Hospitality Business Magazine

Auckland targeted rate validity questioned

Hospitality New Zealand is questioning the validity of the Auckland Council’s proposed targeted rate on commercial accommodation, suggesting it does not meet the core criteria required under the Local Government Act 2002 or the Council’s own Revenue and Financing Policy.

“In the targeted rate proposal document, prepared by the Council, it has identified that for a targeted rate to be introduced there are three core considerations that must be taken into account.” says Rachael Shadbolt, GM Accommodation for Hospitality New Zealand.  “We do not feel that the Council has met these criteria and, as a result, the targeted rate should be shelved”.

The three criteria as set out in the proposal document are:

  • Connection between who would pay the rate and who is receiving benefits from the services to be funded.
  • Impact of the rate for those paying it, affordability.
  • Administrative practicality, administrative costs and legality.

“The affordability factor is our greatest concern as the addition of these targeted rates, on top of current general rates, represents 150% to 300% increases in rates for our Auckland accommodation members.  For a hotel, this could be in the realms of $900,000 off the bottom line.  For motels, which are often husband and wife teams, this is the difference between taking a wage from the business or not.”

“One of our motel members is facing a 290% increase in their rates, a reduction in income of $27,000 per annum and, alarmingly, an estimated reduction in business value of around $100,000.  That doesn’t sound very affordable, does it?”

“The connection between who is paying the rate and who is receiving the benefits is also questionable.  Auckland commercial accommodation providers enjoy only 10% of the Auckland visitor spend.  The other 90% is spread across food and beverage, passenger transport, cultural, recreational and gambling, tourism and retail.  Also, it does not take into account accommodation providers like AirBnB, Bookabach, etc, who benefit from the visitor economy but are not included in the targeted rate”.

A question has been raised by operators on the outskirts of Auckland, who are also being targeted, about the benefits ATEED delivers to them.  The money raised from the targeted rate would be put towards funding ATEED’s $27.8 million visitor promotion activity.

Carol Murphy from BK’s Counties Motor Lodge says, “Being in Pukekohe, half the time we don’t even feature on Auckland maps or area information, we pay tolls to ring Auckland and no longer have a bus service.  How can they say that we benefit from the promotion ATEED does, when we are barely considered part of Auckland?”

Ms Shadbolt said, “The final factor is administrative practicality, costs and legality and that has highlighted all sorts of issues.  The biggest is actually nailing down who owns the building and who pays the rates”.

The targeted rate is based on the capital value(CV) of the building and has no direct link to the visitor the rate is suggested to be targeting.

“For motels, most of which are leased, the rates burden generally falls to the motelier”, she said.  “In hotels, the properties can be owned or leased in a number of ways.  There is a good chance some of these lease agreements mean the building or apartment owner is the rate payer, not the hotel or apartment hotel.  Effectively the Council is targeting the building owner or the property investor.  In this case, there is no connection between the rate payer and the visitor, so they have no way of passing on the targeted rate”.

The Council has asserted that it assumes the targeted rate will be passed on to the visitor.

“Again, the administrative practicality of passing the rate on comes into question.  Many operators have contracted rates which means the room rates are set for a certain length of time and the targeted rate cannot be passed on to those clients.
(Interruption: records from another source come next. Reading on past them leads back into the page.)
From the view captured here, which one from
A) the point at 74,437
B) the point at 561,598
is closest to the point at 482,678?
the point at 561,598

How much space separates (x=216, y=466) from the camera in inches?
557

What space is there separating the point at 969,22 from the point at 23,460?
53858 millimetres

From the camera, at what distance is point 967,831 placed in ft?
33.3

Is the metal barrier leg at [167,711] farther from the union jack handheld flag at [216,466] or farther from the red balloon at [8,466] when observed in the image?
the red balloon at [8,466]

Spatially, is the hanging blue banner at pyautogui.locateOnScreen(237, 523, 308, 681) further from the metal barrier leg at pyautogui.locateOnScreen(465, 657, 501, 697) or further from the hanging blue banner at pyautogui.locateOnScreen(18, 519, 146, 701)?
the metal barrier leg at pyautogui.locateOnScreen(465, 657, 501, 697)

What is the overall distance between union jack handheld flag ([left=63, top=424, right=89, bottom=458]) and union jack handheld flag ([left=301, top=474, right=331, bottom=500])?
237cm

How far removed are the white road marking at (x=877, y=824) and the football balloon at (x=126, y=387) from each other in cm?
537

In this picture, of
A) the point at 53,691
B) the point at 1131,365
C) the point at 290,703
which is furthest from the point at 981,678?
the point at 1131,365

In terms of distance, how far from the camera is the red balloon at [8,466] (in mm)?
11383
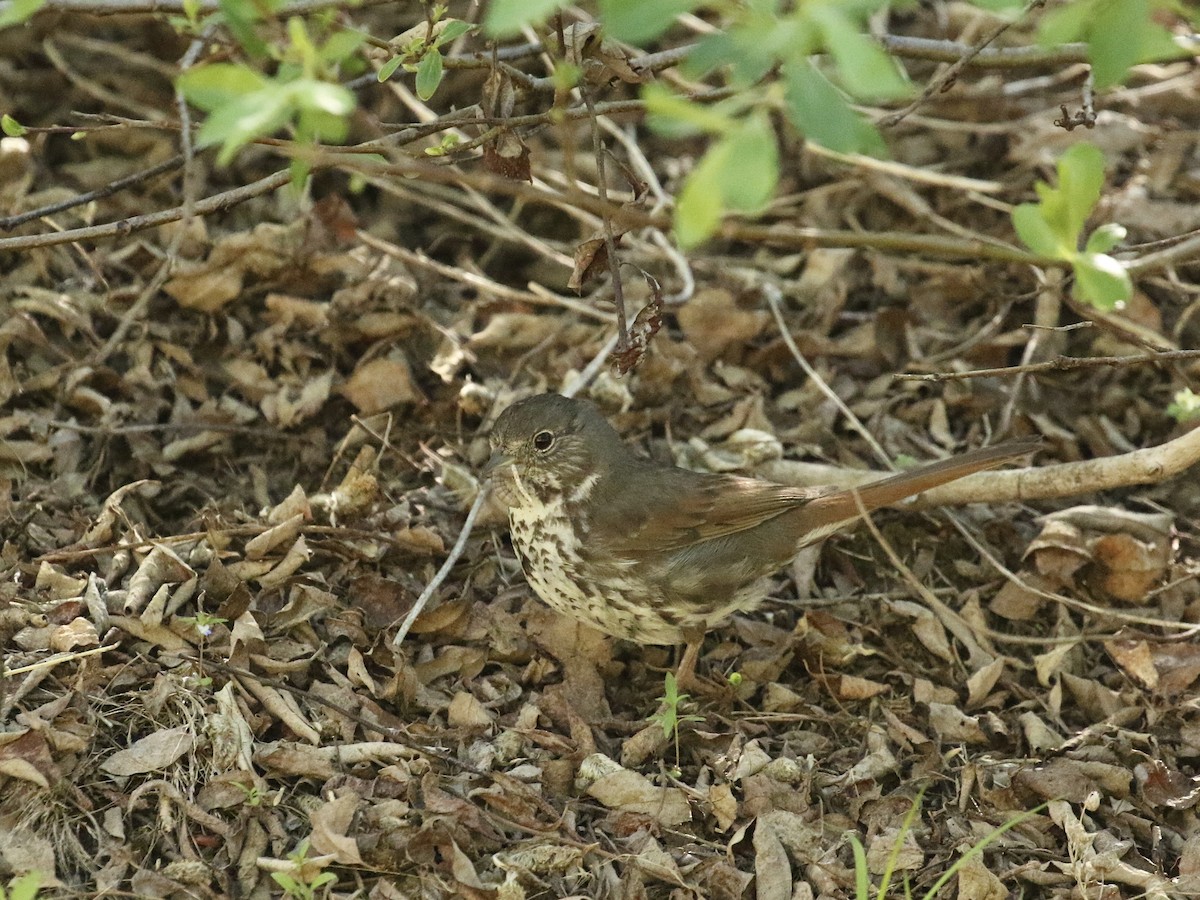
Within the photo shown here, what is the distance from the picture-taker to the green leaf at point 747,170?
2.03 metres

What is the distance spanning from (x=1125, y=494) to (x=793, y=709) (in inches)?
71.8

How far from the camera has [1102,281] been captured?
246cm

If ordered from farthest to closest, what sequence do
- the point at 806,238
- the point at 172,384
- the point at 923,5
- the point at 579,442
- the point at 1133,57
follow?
the point at 923,5
the point at 172,384
the point at 579,442
the point at 806,238
the point at 1133,57

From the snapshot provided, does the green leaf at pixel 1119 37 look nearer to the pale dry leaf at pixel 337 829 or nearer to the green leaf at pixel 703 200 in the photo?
the green leaf at pixel 703 200

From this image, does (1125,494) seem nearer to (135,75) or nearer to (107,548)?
(107,548)

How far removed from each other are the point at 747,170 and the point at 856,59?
0.24 meters

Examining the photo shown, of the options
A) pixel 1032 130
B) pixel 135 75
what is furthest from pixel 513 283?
pixel 1032 130

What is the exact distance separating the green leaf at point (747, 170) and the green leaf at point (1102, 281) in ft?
2.64

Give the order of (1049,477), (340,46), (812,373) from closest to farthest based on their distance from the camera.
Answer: (340,46)
(1049,477)
(812,373)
Additionally, just adding $6 onto a rate isn’t generally entered into lightly as it can have an impact on the market, particularly for price sensitive sectors like backpackers where they will walk the length of Queens Street to save a dollar on room rate”.
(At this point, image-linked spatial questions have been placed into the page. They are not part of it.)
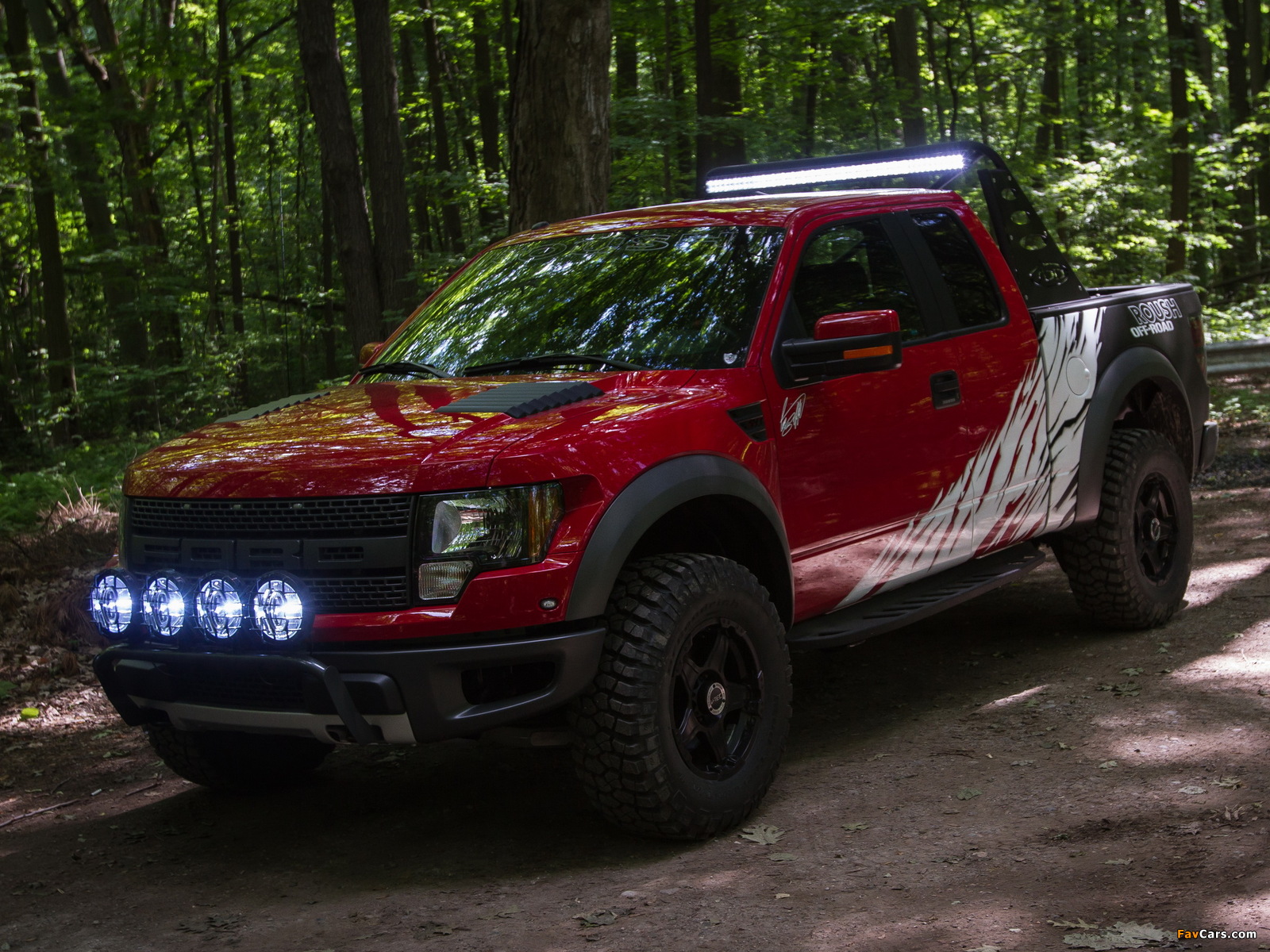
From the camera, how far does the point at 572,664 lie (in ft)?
11.5

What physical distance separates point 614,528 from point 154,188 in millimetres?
20345

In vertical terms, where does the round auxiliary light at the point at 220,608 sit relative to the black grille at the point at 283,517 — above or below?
below

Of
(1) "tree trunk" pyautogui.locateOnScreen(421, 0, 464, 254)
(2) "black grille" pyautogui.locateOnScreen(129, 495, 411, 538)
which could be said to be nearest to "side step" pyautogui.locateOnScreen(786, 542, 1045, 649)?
(2) "black grille" pyautogui.locateOnScreen(129, 495, 411, 538)

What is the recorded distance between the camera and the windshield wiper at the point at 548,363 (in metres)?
4.27

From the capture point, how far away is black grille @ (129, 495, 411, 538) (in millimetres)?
3453

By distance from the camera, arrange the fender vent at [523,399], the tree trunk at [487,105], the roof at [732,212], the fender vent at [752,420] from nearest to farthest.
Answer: the fender vent at [523,399]
the fender vent at [752,420]
the roof at [732,212]
the tree trunk at [487,105]

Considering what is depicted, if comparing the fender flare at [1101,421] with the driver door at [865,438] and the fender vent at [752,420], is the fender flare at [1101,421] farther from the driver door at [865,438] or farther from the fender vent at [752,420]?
the fender vent at [752,420]

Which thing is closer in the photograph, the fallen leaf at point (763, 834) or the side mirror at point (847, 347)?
the fallen leaf at point (763, 834)

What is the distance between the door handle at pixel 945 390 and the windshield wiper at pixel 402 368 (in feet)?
6.27

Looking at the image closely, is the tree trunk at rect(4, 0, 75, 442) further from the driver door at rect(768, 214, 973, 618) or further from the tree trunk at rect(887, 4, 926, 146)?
the driver door at rect(768, 214, 973, 618)

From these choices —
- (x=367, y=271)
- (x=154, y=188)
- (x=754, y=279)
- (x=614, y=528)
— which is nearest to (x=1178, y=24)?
(x=367, y=271)

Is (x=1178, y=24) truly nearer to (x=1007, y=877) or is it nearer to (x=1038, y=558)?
(x=1038, y=558)

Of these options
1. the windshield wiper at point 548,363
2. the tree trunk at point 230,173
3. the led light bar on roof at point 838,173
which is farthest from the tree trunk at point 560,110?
the tree trunk at point 230,173

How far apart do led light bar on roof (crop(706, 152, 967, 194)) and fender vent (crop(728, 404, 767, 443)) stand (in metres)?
2.15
“Advice from the Commerce Commission has been that hotels and other accommodation providers must not discuss whether or not they put the targeted rate onto the guests’ bill because that could be in breach of the Commerce Act.  So, we have the Council saying just add it on and the Commerce Commission saying tread carefully.”

“We believe the targeted rate hasn’t been well thought through, it doesn’t meet the core criteria set out by Local Government or the Council and it needs to be shelved.  The preference is for a national discussion about a visitor levy or tax and we would support Auckland Council in getting those national discussions on the table as quickly as possible.” she said.